Il est difficile d’estimer dans quelle direction va aller le marché immobilier en France : d’un côté la politique laxiste de la Banque centrale européenne (BCE) apporte des liquidités qui s’investissent en partie dans la pierre, et en font monter la valeur, comme on le voit dans les autres pays européens et aux États-Unis, mais d’un autre côté des facteurs réels pourraient pousser les prix à la baisse. Tentons de peser le pour et le contre.

Le premier facteur de baisse du marché immobilier serait justement un changement complet de la politique de la BCE, un arrêt du QE et une remontée des taux d’intérêt. Mais il y a vraiment peu de chance que cela se produise tant Christine Lagarde, qui prendra ses fonctions le vendredi 1ernovembre, a indiqué vouloir placer ses pas dans ceux de Mario Draghi. Alors voyons les facteurs réels.

Commençons par constater que la hausse des prix de l’immobilier est de plus en plus concentrée : dans Paris et les 9 plus grandes villes françaises, les prix ont progressé de 21,1% sur les 5 dernières années quand ils s’élevaient de 8,8% en moyenne en France. Ce top 10 contribue à lui seul à près du quart de la hausse générale. En élargissant le périmètre aux aires urbaines de ces métropoles, c’est plus de 51% de la progression générale qui est ainsi expliquée. Bref, si ces villes basculent, c’est l’ensemble du marché qui décroche. Alors, qu’est-ce-qui pourrait bien les faire vaciller ?

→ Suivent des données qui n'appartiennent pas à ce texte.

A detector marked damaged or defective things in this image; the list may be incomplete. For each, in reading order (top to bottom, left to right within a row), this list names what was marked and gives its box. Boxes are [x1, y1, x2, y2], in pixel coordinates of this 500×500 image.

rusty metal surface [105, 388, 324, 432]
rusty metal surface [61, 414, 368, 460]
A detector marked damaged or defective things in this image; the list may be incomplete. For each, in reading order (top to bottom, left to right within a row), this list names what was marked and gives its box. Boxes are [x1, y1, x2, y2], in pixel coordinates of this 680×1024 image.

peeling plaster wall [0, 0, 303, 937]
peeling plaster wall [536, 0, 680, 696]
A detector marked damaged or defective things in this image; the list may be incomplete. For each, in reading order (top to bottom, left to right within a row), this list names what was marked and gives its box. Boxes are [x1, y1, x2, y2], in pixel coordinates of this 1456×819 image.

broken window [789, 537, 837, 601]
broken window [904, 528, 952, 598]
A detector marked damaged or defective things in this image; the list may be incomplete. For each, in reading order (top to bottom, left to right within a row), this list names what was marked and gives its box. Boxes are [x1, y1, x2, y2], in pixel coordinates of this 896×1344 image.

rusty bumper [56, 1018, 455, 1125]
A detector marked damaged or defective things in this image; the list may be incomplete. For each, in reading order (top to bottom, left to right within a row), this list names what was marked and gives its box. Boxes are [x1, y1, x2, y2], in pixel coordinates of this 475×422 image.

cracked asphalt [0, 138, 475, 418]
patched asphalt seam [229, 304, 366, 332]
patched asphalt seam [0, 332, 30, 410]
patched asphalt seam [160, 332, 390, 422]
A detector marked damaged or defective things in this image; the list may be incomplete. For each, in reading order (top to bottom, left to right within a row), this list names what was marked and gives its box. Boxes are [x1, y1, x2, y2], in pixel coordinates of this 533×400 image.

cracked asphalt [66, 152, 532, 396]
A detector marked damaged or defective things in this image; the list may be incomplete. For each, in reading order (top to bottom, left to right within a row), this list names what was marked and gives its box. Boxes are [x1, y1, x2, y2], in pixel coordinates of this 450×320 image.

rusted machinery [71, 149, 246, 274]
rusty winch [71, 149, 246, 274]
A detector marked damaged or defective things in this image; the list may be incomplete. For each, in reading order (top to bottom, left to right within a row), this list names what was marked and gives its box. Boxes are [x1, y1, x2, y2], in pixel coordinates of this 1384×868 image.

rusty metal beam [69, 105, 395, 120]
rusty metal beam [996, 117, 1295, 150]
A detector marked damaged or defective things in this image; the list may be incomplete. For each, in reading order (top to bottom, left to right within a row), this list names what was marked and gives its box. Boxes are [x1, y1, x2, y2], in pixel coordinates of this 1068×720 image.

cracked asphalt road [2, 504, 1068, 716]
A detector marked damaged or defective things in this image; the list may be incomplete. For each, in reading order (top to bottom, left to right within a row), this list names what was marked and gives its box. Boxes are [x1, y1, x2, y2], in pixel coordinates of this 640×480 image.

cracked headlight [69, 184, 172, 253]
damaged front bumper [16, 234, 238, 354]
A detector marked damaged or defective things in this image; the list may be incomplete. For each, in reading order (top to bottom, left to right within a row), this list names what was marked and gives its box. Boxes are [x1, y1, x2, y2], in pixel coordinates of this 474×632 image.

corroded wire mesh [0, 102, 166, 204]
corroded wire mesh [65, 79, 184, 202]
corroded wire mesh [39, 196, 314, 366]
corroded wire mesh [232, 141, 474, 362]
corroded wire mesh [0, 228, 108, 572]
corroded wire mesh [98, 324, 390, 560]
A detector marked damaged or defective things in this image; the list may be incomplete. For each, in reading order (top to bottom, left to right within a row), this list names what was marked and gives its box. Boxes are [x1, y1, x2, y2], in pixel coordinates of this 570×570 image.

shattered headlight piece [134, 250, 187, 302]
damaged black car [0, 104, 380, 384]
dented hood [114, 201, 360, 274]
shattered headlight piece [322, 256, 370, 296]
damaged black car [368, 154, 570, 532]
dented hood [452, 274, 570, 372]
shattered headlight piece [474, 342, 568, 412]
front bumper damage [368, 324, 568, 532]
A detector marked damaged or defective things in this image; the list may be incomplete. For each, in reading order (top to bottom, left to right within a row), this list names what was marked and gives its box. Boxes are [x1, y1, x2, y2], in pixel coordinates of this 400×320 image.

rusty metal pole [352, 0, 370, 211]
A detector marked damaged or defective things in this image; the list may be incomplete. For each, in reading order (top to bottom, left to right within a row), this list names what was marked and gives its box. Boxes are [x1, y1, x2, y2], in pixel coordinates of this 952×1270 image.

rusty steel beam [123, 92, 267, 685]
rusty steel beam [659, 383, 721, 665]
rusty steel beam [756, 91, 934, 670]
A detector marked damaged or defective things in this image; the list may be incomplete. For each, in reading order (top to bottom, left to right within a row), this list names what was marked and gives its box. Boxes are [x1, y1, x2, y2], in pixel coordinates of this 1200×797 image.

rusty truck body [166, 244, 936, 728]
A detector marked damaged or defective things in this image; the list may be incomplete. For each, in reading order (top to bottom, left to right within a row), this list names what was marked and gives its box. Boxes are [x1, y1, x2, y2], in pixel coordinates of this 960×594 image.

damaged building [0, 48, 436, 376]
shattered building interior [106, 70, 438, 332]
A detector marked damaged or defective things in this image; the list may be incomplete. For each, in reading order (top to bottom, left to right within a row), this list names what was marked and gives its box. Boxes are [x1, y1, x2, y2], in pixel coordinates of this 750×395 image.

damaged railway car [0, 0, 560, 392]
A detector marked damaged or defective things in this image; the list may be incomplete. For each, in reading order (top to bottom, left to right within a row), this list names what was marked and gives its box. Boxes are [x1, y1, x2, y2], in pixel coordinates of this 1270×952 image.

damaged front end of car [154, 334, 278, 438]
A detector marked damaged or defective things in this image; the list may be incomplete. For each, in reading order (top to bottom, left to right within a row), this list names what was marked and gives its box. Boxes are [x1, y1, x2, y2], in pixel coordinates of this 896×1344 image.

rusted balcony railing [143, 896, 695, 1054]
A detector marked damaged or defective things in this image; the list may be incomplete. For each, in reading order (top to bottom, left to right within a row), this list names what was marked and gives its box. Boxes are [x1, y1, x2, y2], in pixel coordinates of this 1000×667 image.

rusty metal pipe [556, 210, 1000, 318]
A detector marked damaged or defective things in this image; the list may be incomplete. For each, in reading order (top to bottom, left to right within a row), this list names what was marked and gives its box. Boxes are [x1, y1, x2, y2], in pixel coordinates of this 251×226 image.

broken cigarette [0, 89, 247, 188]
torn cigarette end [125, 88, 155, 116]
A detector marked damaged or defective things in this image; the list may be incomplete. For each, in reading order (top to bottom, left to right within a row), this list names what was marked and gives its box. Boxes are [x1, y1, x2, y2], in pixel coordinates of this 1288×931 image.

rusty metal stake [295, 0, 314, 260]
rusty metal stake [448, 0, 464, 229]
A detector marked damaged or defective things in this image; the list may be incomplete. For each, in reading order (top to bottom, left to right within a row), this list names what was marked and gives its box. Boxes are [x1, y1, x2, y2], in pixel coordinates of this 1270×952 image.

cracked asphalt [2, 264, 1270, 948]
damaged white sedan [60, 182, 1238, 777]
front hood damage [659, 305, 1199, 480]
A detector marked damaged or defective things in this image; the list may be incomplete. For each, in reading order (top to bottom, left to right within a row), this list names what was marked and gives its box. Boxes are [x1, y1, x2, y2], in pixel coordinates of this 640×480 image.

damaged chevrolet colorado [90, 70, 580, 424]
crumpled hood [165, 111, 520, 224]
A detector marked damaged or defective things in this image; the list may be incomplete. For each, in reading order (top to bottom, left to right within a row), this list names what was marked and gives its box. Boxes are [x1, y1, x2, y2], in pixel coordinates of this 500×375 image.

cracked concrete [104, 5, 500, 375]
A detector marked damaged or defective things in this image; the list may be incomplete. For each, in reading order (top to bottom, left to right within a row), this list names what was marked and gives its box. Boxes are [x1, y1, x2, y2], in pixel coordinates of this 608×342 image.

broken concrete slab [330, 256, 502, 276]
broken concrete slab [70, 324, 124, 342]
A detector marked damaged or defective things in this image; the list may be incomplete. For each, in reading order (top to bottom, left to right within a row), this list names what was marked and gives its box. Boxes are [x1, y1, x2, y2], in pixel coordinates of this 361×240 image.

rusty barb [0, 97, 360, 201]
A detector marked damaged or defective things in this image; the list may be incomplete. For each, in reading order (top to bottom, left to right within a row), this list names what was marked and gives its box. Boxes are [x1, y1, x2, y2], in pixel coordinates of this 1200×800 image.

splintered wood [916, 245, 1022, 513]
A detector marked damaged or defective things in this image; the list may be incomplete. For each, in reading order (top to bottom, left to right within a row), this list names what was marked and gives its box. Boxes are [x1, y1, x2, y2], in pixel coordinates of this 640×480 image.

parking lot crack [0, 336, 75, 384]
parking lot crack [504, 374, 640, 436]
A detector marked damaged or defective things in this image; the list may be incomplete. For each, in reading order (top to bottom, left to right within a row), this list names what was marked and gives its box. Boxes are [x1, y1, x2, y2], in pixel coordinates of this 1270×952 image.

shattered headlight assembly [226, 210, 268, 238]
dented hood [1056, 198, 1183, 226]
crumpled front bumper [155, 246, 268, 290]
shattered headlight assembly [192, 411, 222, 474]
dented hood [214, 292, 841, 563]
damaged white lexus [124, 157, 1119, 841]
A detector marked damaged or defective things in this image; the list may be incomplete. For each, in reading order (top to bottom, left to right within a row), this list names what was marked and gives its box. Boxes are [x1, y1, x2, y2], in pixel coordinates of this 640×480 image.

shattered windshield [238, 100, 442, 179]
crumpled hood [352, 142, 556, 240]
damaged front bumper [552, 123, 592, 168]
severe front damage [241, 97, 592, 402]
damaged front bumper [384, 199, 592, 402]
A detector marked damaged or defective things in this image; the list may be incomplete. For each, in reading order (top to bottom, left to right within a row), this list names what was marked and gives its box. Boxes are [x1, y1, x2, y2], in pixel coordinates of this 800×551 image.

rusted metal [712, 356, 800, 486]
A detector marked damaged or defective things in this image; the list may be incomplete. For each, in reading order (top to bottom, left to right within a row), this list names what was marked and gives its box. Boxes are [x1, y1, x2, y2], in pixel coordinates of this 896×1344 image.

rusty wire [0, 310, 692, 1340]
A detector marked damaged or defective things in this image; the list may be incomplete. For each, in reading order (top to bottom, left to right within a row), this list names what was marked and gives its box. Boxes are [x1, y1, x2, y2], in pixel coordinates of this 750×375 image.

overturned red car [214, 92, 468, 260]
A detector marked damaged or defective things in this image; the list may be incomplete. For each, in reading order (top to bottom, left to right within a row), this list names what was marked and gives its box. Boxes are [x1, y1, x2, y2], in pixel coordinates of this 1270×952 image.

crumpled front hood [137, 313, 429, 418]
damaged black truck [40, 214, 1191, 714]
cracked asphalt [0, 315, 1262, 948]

Selon l’économiste Alexandre Mirlicourtois (Xerfi), le premier choc possible serait une forte progression du chômage, mais cela nous semble peu probable. Une crise économique et une hausse du chômage auraient bien sûr des conséquences négatives sur l’immobilier, mais la crise de 2008 a montré que ces effets s’avéraient finalement limités, du moins en France, qui n’a pas connu un effondrement des prix, notamment pas dans ses "métropoles mondialisées". Il faudrait une crise plus grave pour vraiment faire plonger le marché, ce qui n’est bien sûr pas à exclure.

Le deuxième choc possible serait une perte de confiance des investisseurs locatifs, qui revendraient alors leurs biens en masse. Ce scénario est tout à fait possible : déjà les investisseurs institutionnels (les assureurs notamment) s’écartent de ce marché, entre autres parce que la loi très laxiste favorise le mauvais payeur au dépend du propriétaire (il faut au minimum un an pour expulser un locataire qui ne paye pas son loyer). Les particuliers pourraient suivre, lassés des problèmes de gestion pour un rendement financier si faible. La création de niches fiscales en faveur du locatif (Pinel, après Girardin, Duflot, etc.) montre l’inquiétude de l’État à ce sujet. La hausse de la taxe foncière, pour compenser la – stupide – disparition de la taxe d’habitation, pourrait constituer l’élément déclencheur.

Enfin la revente des Français qui avaient acheté pour leur retraite pourrait précipiter une sérieuse baisse des prix. Les lois de la démographie sont incontournables, et le "pouvoir d’achat immobilier" s’inscrit en recul pour les nouvelles générations. Une baisse des pensions, tout à fait plausible compte tenu d’une pyramide des âges resserrée et du faible taux d’emploi, pourrait accélérer ce phénomène.

On le voit, même sans une remontée des taux d’intérêt, le placement immobilier perd de sa superbe, il devient bien plus risqué qu’on ne le pense. L’épargnant avisé ne doit pas lui accorder une foi aveugle.